Ann Robinson reviews the latest research from the top medical journals
US diet—improving, but could do better
This US study of nearly 44 000 people who monitored their food intake from 1999-2016, showed a trend towards eating fewer low quality carbohydrates (mostly added sugar) and more high quality carbohydrates (such as whole grains), plant protein, and polyunsaturated fat. But overall, 42% of energy intake was still derived from low quality carbohydrates and the intake of saturated fat remained above 10% of energy. It’s a shift in the right direction and shows that population wide dietary change can happen. The usual caveats apply; self-reported dietary data are subject to error and variation, and the population sampled may have changed demographically over time. Most importantly, there’s no way of knowing whether these dietary changes had any impact on health outcomes.
NEJM
Asthma in African-American children and adults—what works?
African-American asthmatic patients in the US have higher morbidity than white patients and are under-represented in trials. Two US prospective, randomized, double-blind trials, one in children and the other in adolescents and adults, studied poorly controlled asthmatics with black ancestry, which the studies defined as at least one grandparent who identified as black. It found that 46% of the children improved with quintupling the inhaled corticosteroid dose (to 250 μg fluticasone twice a day) or doubling the fluticasone and adding a long acting beta agonist, salmeterol. Adolescents and adults, by contrast, responded better to added salmeterol than to an increase in fluticasone. A potential worry is that the highest dose of inhaled steroid resulted in adrenal axis suppression in children under 8 (as measured by reduced urinary cortisol) although the study wasn’t powered to assess the impact on growth or other harms. Interestingly, the phenotype and biomarkers didn’t help to predict response to a particular therapy, but larger trials would be needed to explore this further.
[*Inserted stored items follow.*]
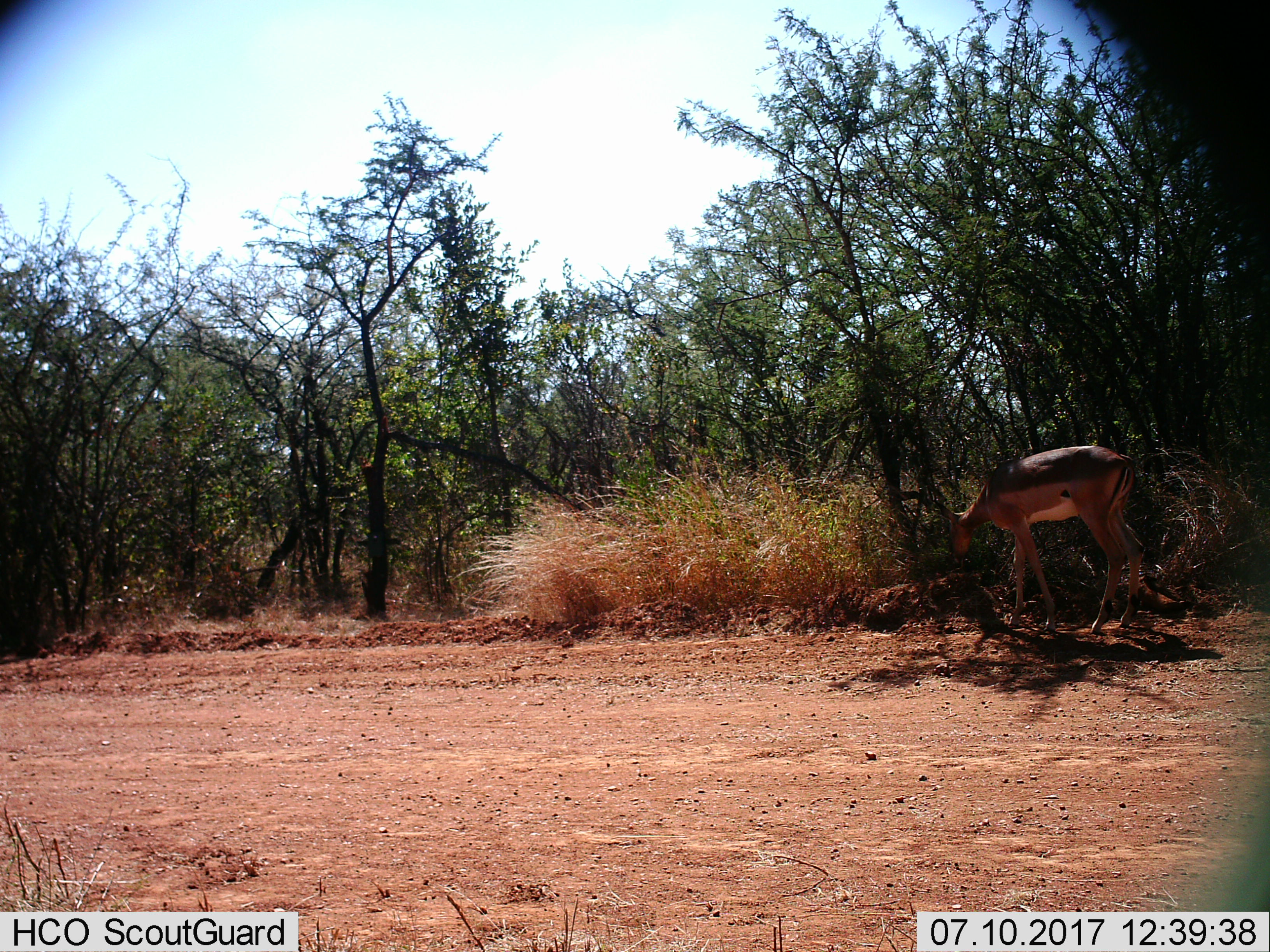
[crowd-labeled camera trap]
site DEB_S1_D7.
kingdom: Animalia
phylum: Chordata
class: Mammalia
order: Artiodactyla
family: Bovidae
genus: Aepyceros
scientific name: Aepyceros melampus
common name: impala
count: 1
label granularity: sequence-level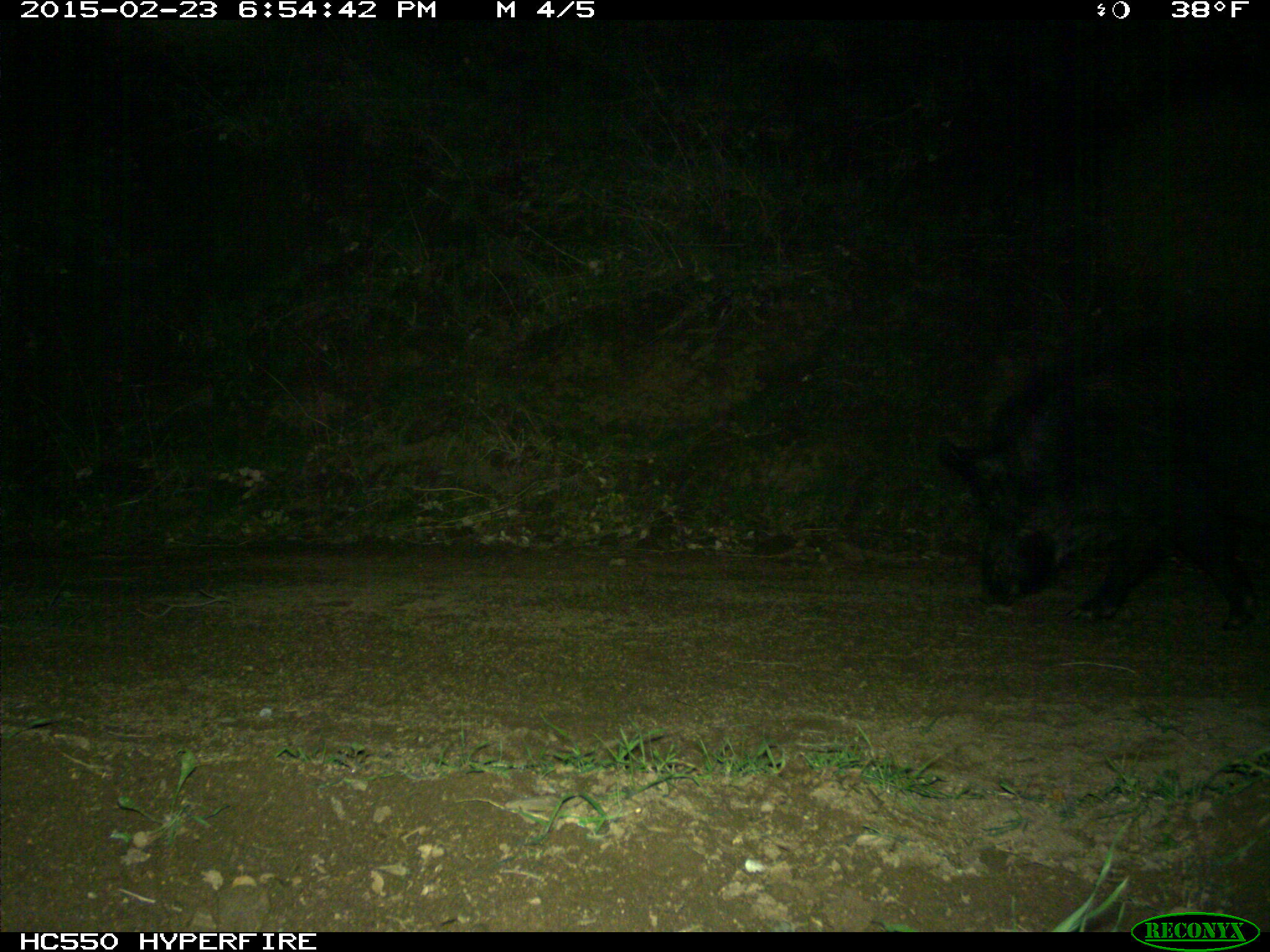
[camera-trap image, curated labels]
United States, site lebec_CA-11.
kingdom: Animalia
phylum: Chordata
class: Mammalia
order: Artiodactyla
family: Suidae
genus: Sus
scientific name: Sus scrofa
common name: wild boar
Sus scrofa (wild boar).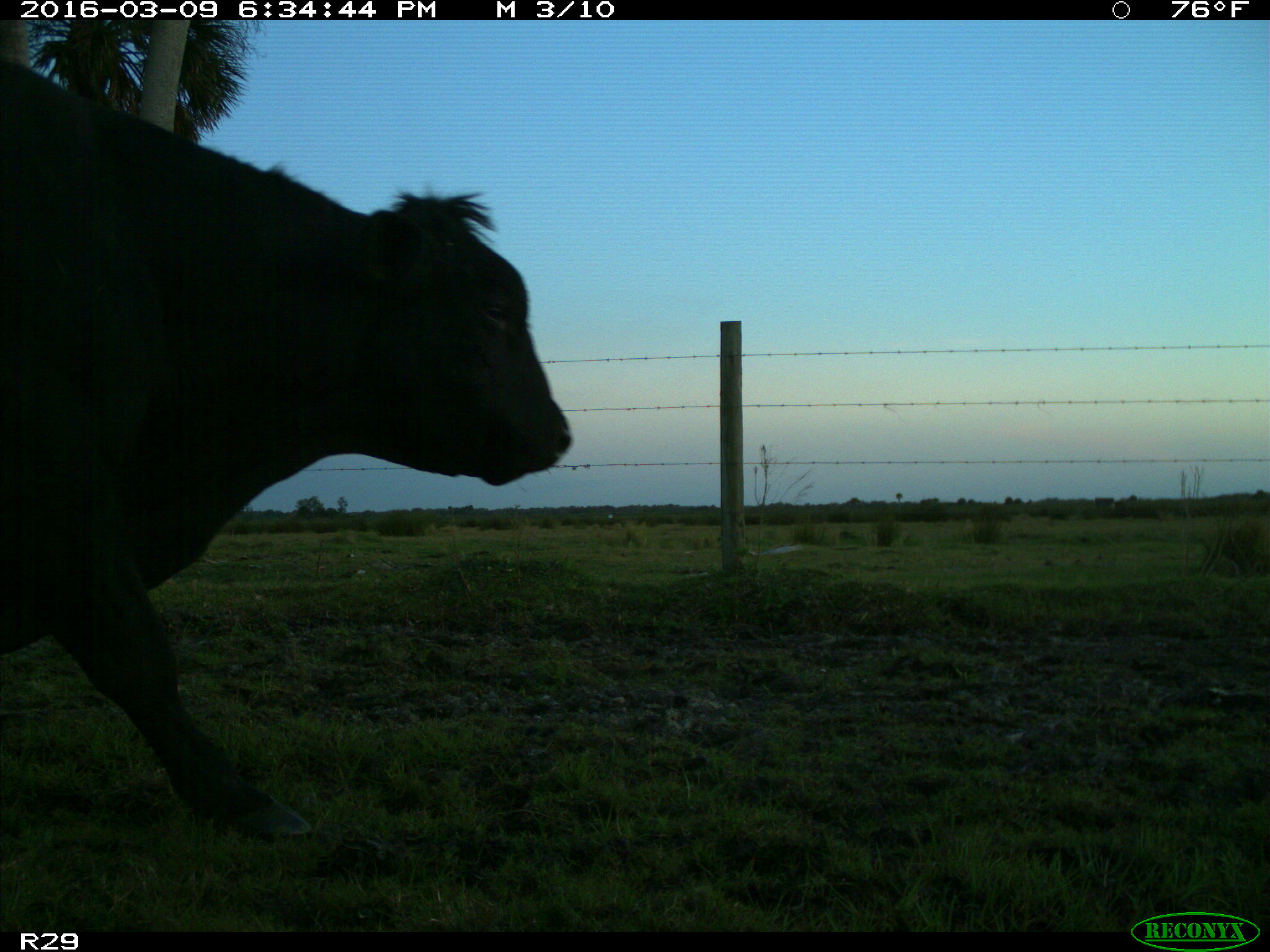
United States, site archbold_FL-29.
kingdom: Animalia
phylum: Chordata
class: Mammalia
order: Artiodactyla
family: Bovidae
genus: Bos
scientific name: Bos taurus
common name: domestic cow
Ustekinumab for ulcerative colitis—a new option
This study found that ustekinumab is more effective than placebo in induction and maintenance therapy in moderate-severe ulcerative colitis, even in patients who are still having treatment with other drugs (conventional or biologics) or have had in the past. For instance, clinical remission at week 8 among patients who received intravenous ustekinumab was around 15% compared with 5% given placebo, with similar rates of adverse events. The randomised withdrawal design of the phase 3 study meant that only those patients who had a response to induction therapy with ustekinumab (clinical remission at week 44) underwent a second randomization in the maintenance trial, which may have skewed the results. As you’d expect, patients who had done poorly on other biologics were less likely to respond to ustekinumab.
Lancet
Drugs for severe hypertension in pregnancy
This open label randomised controlled trial, the first to directly compare the three oral drugs most commonly used to treat severe hypertension in pregnancy (blood pressure >160/110 mm Hg), found that oral methyldopa, along with nifedipine and labetalol, are effective and safe. Of the three, methyldopa was the least effective (76% of women achieved blood pressure control within six hours on methyldopa compared with 84% on nifedipine). More neonates born to mothers on nifedipine were admitted to intensive care units, mainly because of low birthweight although, reassuringly, rates of stillbirth, neonatal mortality, and morbidity didn’t vary between the groups.
JAMA Internal Medicine
Use of insulin in older people
This cohort study of 21 531 adults found that patients in poorer health were most likely to continue to use insulin at the age of 75 and that subsequent discontinuation of insulin over the next four years was more common in healthier patients even after accounting for level of glycaemic control. This is despite the fact that older people in poor health who continue their insulin are at increased risk of hypoglycaemia with limited advantage to their future health. Guidelines say that doctors should consider reducing treatment intensity as health status gets worse, but in practice, we may not be grasping the nettle. The results need to be treated with caution. It is observational so causality can’t be proven, although the cohort was representative of the population at large. The fact that this study specifically studied older people is welcome. Clear guidance on the safe use of insulin in older people as they become increasingly frail and unwell is needed.
Annals of Internal Medicine
Follow up after adenomas—what’s best?
Screening by colonoscopy or faecal immunochemical testing (FIT) for colorectal cancer at the age of 50, is known to reduce the risk of subsequent colorectal cancer death by allowing removal of precancerous adenomas and early detection. But what is the safest option for follow up of patients once they’ve had adenomas removed? This modelling study suggests that high-intensity surveillance by colonoscopy after three years for high risk adenomas (HRA) and five years for low risk adenomas (LRA) provides “modest but clinically relevant benefits” over low-intensity surveillance (colonoscopy after 10 years for LRA and 5 years for HRA) or no further colonoscopy. The cost is acceptable within the US healthcare system ($30 000 QALY difference between low and high intensity surveillance.) Benefit is less at older ages. Colonoscopy isn’t available or acceptable to all patients worldwide and some may prefer a small increased lifetime risk of colorectal cancer in exchange for not having to undergo intrusive testing. Longer term follow up (over 20 years) and less intrusive alternatives to colonoscopy are sorely needed.